- **TASK STATEMENT**
Transcribe all of the material below line for line, without changing anything.

****

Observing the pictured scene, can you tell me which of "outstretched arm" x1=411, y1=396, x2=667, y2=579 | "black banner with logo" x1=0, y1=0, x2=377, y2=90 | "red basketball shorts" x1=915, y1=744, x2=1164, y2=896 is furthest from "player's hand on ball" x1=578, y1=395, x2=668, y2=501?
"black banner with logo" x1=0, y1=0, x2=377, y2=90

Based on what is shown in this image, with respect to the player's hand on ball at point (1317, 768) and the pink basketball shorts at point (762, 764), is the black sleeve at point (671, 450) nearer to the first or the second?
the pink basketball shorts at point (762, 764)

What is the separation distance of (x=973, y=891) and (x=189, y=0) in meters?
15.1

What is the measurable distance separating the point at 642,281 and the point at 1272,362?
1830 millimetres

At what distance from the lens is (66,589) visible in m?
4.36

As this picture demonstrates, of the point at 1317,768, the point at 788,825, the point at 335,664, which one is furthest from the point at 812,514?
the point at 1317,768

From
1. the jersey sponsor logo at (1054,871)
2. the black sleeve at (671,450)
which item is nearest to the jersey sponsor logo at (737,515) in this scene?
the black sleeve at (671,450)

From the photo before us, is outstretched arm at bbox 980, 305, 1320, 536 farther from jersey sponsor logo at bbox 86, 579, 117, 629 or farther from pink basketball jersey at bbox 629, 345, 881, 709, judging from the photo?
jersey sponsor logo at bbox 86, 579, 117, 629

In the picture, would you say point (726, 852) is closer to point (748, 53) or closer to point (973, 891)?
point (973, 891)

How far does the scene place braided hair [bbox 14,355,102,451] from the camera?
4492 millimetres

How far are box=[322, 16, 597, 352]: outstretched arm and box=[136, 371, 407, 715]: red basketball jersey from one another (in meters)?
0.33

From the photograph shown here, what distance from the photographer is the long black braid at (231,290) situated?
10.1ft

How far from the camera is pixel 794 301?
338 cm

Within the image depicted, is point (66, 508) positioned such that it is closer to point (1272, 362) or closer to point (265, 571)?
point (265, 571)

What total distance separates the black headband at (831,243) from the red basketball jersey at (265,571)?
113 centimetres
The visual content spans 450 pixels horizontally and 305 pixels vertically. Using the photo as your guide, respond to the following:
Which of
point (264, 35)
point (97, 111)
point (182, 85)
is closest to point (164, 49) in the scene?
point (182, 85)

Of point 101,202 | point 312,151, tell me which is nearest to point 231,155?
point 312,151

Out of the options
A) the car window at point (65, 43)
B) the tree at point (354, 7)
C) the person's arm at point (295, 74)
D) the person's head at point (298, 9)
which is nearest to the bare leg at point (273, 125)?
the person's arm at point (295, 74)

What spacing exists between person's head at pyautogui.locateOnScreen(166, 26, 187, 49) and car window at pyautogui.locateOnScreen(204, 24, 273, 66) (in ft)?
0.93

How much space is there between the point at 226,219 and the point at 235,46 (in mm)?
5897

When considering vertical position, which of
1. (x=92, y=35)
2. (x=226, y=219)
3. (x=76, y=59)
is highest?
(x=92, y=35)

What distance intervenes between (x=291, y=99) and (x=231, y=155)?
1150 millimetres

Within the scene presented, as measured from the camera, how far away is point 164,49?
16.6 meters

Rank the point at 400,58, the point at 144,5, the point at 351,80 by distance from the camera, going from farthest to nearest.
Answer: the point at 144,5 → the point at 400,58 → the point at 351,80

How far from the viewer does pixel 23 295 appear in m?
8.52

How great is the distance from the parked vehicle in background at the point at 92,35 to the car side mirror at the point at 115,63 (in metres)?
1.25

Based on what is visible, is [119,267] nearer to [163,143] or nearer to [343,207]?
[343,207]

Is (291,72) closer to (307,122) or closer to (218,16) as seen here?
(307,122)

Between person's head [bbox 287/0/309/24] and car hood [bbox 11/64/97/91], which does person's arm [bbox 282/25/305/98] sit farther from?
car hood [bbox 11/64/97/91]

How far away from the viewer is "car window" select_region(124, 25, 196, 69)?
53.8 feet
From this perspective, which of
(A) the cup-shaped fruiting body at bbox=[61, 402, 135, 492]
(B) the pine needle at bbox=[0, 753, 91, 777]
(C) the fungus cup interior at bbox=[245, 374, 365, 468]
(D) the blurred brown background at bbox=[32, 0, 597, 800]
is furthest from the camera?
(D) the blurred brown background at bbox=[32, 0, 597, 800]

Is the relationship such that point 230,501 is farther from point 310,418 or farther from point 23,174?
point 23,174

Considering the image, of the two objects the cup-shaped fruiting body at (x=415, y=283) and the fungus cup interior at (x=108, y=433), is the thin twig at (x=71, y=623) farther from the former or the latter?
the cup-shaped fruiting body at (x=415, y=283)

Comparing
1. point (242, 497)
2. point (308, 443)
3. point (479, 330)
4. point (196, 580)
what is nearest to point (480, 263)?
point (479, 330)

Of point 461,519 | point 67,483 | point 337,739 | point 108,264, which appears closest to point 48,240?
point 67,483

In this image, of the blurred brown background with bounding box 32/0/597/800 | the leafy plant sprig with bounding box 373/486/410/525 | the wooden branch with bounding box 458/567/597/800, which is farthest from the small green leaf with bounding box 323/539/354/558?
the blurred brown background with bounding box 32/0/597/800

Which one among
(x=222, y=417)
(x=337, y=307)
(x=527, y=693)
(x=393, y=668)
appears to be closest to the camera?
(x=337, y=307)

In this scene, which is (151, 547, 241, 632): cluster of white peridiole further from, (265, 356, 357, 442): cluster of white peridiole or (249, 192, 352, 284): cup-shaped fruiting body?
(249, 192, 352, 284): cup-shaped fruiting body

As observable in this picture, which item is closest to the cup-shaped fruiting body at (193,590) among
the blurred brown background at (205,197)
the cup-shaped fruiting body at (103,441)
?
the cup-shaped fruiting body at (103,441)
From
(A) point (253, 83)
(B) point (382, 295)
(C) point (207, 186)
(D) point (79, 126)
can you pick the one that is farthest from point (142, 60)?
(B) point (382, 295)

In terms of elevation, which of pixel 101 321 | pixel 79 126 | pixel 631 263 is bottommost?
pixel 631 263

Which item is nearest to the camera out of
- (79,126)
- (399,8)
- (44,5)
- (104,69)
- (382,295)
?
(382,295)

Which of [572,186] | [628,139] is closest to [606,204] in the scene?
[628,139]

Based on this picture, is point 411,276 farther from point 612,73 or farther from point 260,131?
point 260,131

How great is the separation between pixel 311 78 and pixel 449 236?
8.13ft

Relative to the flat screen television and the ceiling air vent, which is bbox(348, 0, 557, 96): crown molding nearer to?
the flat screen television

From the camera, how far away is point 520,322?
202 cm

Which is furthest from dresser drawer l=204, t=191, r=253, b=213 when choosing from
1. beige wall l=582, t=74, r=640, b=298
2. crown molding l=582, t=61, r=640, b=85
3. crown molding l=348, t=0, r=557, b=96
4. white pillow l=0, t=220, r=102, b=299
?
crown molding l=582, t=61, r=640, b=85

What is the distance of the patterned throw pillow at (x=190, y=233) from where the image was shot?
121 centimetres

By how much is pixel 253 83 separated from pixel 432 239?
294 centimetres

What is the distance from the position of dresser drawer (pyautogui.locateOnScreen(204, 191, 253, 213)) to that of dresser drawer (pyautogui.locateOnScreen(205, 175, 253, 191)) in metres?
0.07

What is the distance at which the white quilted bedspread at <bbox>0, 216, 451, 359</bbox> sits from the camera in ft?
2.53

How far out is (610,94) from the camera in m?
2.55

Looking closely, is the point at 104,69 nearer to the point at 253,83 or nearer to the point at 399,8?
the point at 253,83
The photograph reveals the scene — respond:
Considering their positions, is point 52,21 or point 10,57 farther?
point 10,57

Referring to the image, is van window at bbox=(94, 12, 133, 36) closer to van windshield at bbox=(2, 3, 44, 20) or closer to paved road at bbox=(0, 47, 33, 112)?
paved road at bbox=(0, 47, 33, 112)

****

- **WRITTEN SOLUTION**
Observing the pictured scene, can you tell me which of "outstretched arm" x1=411, y1=396, x2=667, y2=579 | "black banner with logo" x1=0, y1=0, x2=377, y2=90 | "red basketball shorts" x1=915, y1=744, x2=1164, y2=896 is furthest from "player's hand on ball" x1=578, y1=395, x2=668, y2=501?
"black banner with logo" x1=0, y1=0, x2=377, y2=90

Based on what is shown in this image, with respect to the player's hand on ball at point (1317, 768) and the pink basketball shorts at point (762, 764), is the black sleeve at point (671, 450) nearer to the first or the second?
the pink basketball shorts at point (762, 764)

What is the separation distance of (x=973, y=891) and (x=189, y=0) in meters?
15.1

What is the measurable distance separating the point at 642,281 and the point at 1272,362?
1830 millimetres

At what distance from the lens is (66,589) visible in m?
4.36

As this picture demonstrates, of the point at 1317,768, the point at 788,825, the point at 335,664, which one is furthest from the point at 812,514?
the point at 1317,768

From
1. the jersey sponsor logo at (1054,871)
2. the black sleeve at (671,450)
which item is nearest to the jersey sponsor logo at (737,515) in this scene?
the black sleeve at (671,450)

From the photo before us, is outstretched arm at bbox 980, 305, 1320, 536 farther from jersey sponsor logo at bbox 86, 579, 117, 629 or farther from pink basketball jersey at bbox 629, 345, 881, 709, judging from the photo?
jersey sponsor logo at bbox 86, 579, 117, 629

In the picture, would you say point (726, 852) is closer to point (748, 53) or closer to point (973, 891)?
point (973, 891)

How far does the scene place braided hair [bbox 14,355,102,451] from the camera?
4492 millimetres

How far are box=[322, 16, 597, 352]: outstretched arm and box=[136, 371, 407, 715]: red basketball jersey from one another (in meters)?
0.33

From the photograph shown here, what distance from the photographer is the long black braid at (231,290) situated?
10.1ft

How far from the camera is pixel 794 301?
338 cm

Within the image depicted, is point (66, 508) positioned such that it is closer to point (1272, 362) or closer to point (265, 571)?
point (265, 571)

What total distance separates the black headband at (831,243) from the red basketball jersey at (265,571)?
113 centimetres
The visual content spans 450 pixels horizontally and 305 pixels vertically. Using the photo as your guide, respond to the following:
Which of
point (264, 35)
point (97, 111)
point (182, 85)
is closest to point (164, 49) in the scene?
point (182, 85)

Of point 101,202 | point 312,151, tell me which is nearest to point 231,155?
point 312,151

Out of the options
A) the car window at point (65, 43)
B) the tree at point (354, 7)
C) the person's arm at point (295, 74)
D) the person's head at point (298, 9)
which is nearest to the bare leg at point (273, 125)?
the person's arm at point (295, 74)

What spacing exists between person's head at pyautogui.locateOnScreen(166, 26, 187, 49) and car window at pyautogui.locateOnScreen(204, 24, 273, 66) (in ft)?
0.93

How much space is there between the point at 226,219 and the point at 235,46 (in mm)?
5897

When considering vertical position, which of
1. (x=92, y=35)
2. (x=226, y=219)
3. (x=76, y=59)
is highest?
(x=92, y=35)

What distance intervenes between (x=291, y=99) and (x=231, y=155)?
1150 millimetres

Within the scene presented, as measured from the camera, how far away is point 164,49?
16.6 meters

Rank the point at 400,58, the point at 144,5, the point at 351,80 by distance from the camera, going from farthest to nearest.
Answer: the point at 144,5 → the point at 400,58 → the point at 351,80

How far from the viewer does pixel 23 295 appear in m?
8.52

How great is the distance from the parked vehicle in background at the point at 92,35 to the car side mirror at the point at 115,63 (in metres)?
1.25

Based on what is visible, is [119,267] nearer to [163,143] or nearer to [343,207]?
[343,207]

Is (291,72) closer to (307,122) or closer to (218,16) as seen here?
(307,122)

Between person's head [bbox 287/0/309/24] and car hood [bbox 11/64/97/91], which does person's arm [bbox 282/25/305/98] sit farther from?
car hood [bbox 11/64/97/91]

How far away from the viewer is "car window" select_region(124, 25, 196, 69)?
53.8 feet
From this perspective, which of
(A) the cup-shaped fruiting body at bbox=[61, 402, 135, 492]
(B) the pine needle at bbox=[0, 753, 91, 777]
(C) the fungus cup interior at bbox=[245, 374, 365, 468]
(D) the blurred brown background at bbox=[32, 0, 597, 800]
is furthest from the camera?
(D) the blurred brown background at bbox=[32, 0, 597, 800]

Is the relationship such that point 230,501 is farther from point 310,418 or farther from point 23,174?
point 23,174

Considering the image, of the two objects the cup-shaped fruiting body at (x=415, y=283) and the fungus cup interior at (x=108, y=433), is the thin twig at (x=71, y=623) farther from the former or the latter?
the cup-shaped fruiting body at (x=415, y=283)

Comparing
1. point (242, 497)
2. point (308, 443)
3. point (479, 330)
4. point (196, 580)
what is nearest to point (480, 263)?
point (479, 330)

Of point 461,519 | point 67,483 | point 337,739 | point 108,264, which appears closest to point 48,240?
point 67,483

In this image, of the blurred brown background with bounding box 32/0/597/800 | the leafy plant sprig with bounding box 373/486/410/525 | the wooden branch with bounding box 458/567/597/800, which is farthest from the small green leaf with bounding box 323/539/354/558?
the blurred brown background with bounding box 32/0/597/800

Which one among
(x=222, y=417)
(x=337, y=307)
(x=527, y=693)
(x=393, y=668)
appears to be closest to the camera?
(x=337, y=307)

In this scene, which is (151, 547, 241, 632): cluster of white peridiole further from, (265, 356, 357, 442): cluster of white peridiole or (249, 192, 352, 284): cup-shaped fruiting body?
(249, 192, 352, 284): cup-shaped fruiting body

As observable in this picture, which item is closest to the cup-shaped fruiting body at (193,590) among
the blurred brown background at (205,197)
the cup-shaped fruiting body at (103,441)
?
the cup-shaped fruiting body at (103,441)
From
(A) point (253, 83)
(B) point (382, 295)
(C) point (207, 186)
(D) point (79, 126)
can you pick the one that is farthest from point (142, 60)?
(B) point (382, 295)

In terms of elevation, which of pixel 101 321 | pixel 79 126 | pixel 631 263 is bottommost?
pixel 631 263

Which item is nearest to the camera out of
- (79,126)
- (399,8)
- (44,5)
- (104,69)
- (382,295)
?
(382,295)

Which of [572,186] | [628,139] is closest to [606,204] in the scene?
[628,139]

Based on this picture, is point 411,276 farther from point 612,73 or farther from point 260,131?
point 260,131

How great is the separation between pixel 311 78 and pixel 449 236?
8.13ft

Relative to the flat screen television and the ceiling air vent, which is bbox(348, 0, 557, 96): crown molding nearer to?
the flat screen television

From the camera, how far away is point 520,322?
202 cm

Which is furthest from dresser drawer l=204, t=191, r=253, b=213 when choosing from
1. beige wall l=582, t=74, r=640, b=298
2. crown molding l=582, t=61, r=640, b=85
3. crown molding l=348, t=0, r=557, b=96
4. white pillow l=0, t=220, r=102, b=299
?
crown molding l=582, t=61, r=640, b=85

What is the distance of the patterned throw pillow at (x=190, y=233) from where the image was shot?
121 centimetres

By how much is pixel 253 83 separated from pixel 432 239?
294 centimetres

What is the distance from the position of dresser drawer (pyautogui.locateOnScreen(204, 191, 253, 213)) to that of dresser drawer (pyautogui.locateOnScreen(205, 175, 253, 191)) in metres?
0.07

What is the distance at which the white quilted bedspread at <bbox>0, 216, 451, 359</bbox> sits from the camera in ft?
2.53

How far out is (610,94) from the camera in m?
2.55

Looking closely, is the point at 104,69 nearer to the point at 253,83 or nearer to the point at 399,8?
the point at 253,83
The photograph reveals the scene — respond:
Considering their positions, is point 52,21 or point 10,57 farther?
point 10,57

Referring to the image, is van window at bbox=(94, 12, 133, 36) closer to van windshield at bbox=(2, 3, 44, 20) or closer to paved road at bbox=(0, 47, 33, 112)?
paved road at bbox=(0, 47, 33, 112)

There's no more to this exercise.